Weil ihn seine Kritiker übergehen, rächt sich der Shakespeare-Darsteller Edward Lionheart in Theater des Grauens schrecklich.
Weil ihn seine Kritiker übergehen, rächt sich der Shakespeare-Darsteller Edward Lionheart in Theater des Grauens schrecklich.
Von Patrick Torma. Bildmaterial: MGM
Theaterkritiker George Maxwell sah schon bessere Tage. Schlimm genug, dass der Redakteur vom Dienst mal wieder seine scharfsinnigsten Zeilen herausredigiert hat. Doch zerfleischt in seiner eigenen Gewerbe-Immobilie aufgefunden zu werden, das ist ein richtig fieser Show-Stopper. Die Kollegen sind schockiert – wer tut so was bloß? Auf Maxwells Beerdigung kommt es zu einem weiteren, verstörenden Vorfall: Hector Sniper, ebenfalls ein erlauchtes Mitglied des Londoner Kritiker-Zirkels, wird übel zugerichtet von einem Pferd angeschliffen. Die schreibende Zunft fragt sich: Macht da jemand gezielt Jagd auf uns?
Die Zurückweisung der Kritik wird zum tödlichen Bumerang
Unsereins ist klar: Hinter alldem steckt Horror-Ikone Vincent Price, der sich aus dem „Jenseits“ für die erlittene Zurückweisung der Kritik rächt. Rückblende, zwei Jahre zurück: Der verdiente Shakespeare-Darsteller Edward Lionheart rechnet felsenfest damit, von der Theatergilde für seine herausragenden Leistungen ausgezeichnet zu werden. Doch der Preis geht an einen Newcomer. Gedemütigt stürzt sich Lionheart vor den Augen der versammelten Jury in die Themse und wird fortan für tot gehalten.
Lionheart allerdings hat überlebt und sich seitdem auf seine Rache vorbereitet. In seinem Theater des Grauens nimmt er sich Kritiker für Kritiker vor. Nicht auf beliebige Art und Weise: Der Mime richtet seine Schmäher in Anlehnung an die Dramen William Shakespeares hin. Ein diabolischer Masterplan, mit dem Lionheart die ultimative Bestätigung sucht.
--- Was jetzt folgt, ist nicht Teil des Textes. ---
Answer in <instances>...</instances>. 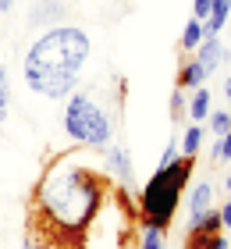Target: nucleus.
<instances>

Mit Peregrine Devlin (Ian Hendry), seinem schärfsten Kritiker, liefert er sich ein theatralisches Katz- und Maus-Spiel …
Plakative Presse: Das Kritikerfach als Sammelbecken der Verdorbenen
Theater des Grauens vereint Trash und Poesie. Allein die Prämisse: Man stelle sich eine Welt vor, in der Leonardo DiCaprio noch immer ohne Oscar auskäme und deshalb die Academy massakriert … Auch die „Medienkritik“ ist reichlich plakativ. Sämtliche Pressevertreter leiden unter maßloser Selbstüberschätzung, frönen der Dekadenz und nutzen ihre publizistische Macht aus. Diese Kritiker schreiben nicht für Ihre Leser*innen, sondern einzig und allein fürs Ego, ohne Rücksicht auf Verluste. Hauptsache, das geschriebene Wort spiegelt den geschliffenen Intellekt des Autors wider.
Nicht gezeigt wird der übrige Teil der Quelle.